Quando nel 1989 il Muro cadde, una benedizione perché il mondo si liberava di una tirannia terrificante (uno dei due tragici totalitarismi che hanno caratterizzato il XX secolo, quello comunista), ci furono alcuni intellettuali che teorizzarono la vittoria dell’Occidente e del suo modello capitalista sul resto del globo. Un’affermazione che sembrava in effetti coerente con quanto stava avvenendo, ma, con il senno di poi, tragicamente sbagliata.

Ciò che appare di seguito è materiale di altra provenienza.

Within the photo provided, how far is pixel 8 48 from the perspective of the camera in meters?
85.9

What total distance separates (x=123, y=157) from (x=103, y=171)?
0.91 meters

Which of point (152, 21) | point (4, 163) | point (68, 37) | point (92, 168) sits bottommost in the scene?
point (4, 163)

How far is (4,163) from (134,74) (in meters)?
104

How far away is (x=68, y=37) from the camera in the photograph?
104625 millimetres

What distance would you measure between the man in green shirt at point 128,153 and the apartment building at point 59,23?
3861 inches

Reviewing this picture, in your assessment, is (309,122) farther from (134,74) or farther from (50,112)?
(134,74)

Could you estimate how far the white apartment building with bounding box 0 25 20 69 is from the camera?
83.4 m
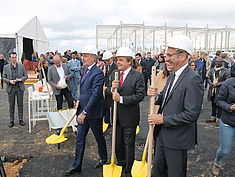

Non a caso in quel momento si alzò unico nel panorama internazionale solo la voce di Papa Giovanni Paolo II, che provenendo dalla Polonia aveva subito in prima persona la tirannia sovietica, il quale disse che non ci si doveva scordare che le ragioni che avevano giustificato la nascita di quella ideologia terribile non venivano meno con la caduta del Muro. E quelle ragioni sono la disuguaglianza e la lotta contro le ingiustizie sociali. “Teniamone conto”, disse Woytila, ma non venne ascoltato.

Un modello odiato

I decenni successivi alla caduta del Muro e alla disgregazione dell’URSS hanno visto celebrare il modello socio-economico capitalista, senza che il mondo si fermasse anche solo un momento a riflettere su cosa stava avvenendo di quelle popolazioni che avevano subito quella tirannia. Quella mala-pianta era sì stata estirpata, ma c’era dell’altra gramigna che cresceva in lungo e in largo, in silenzio. E l’abbiamo capito in due occasioni in particolare.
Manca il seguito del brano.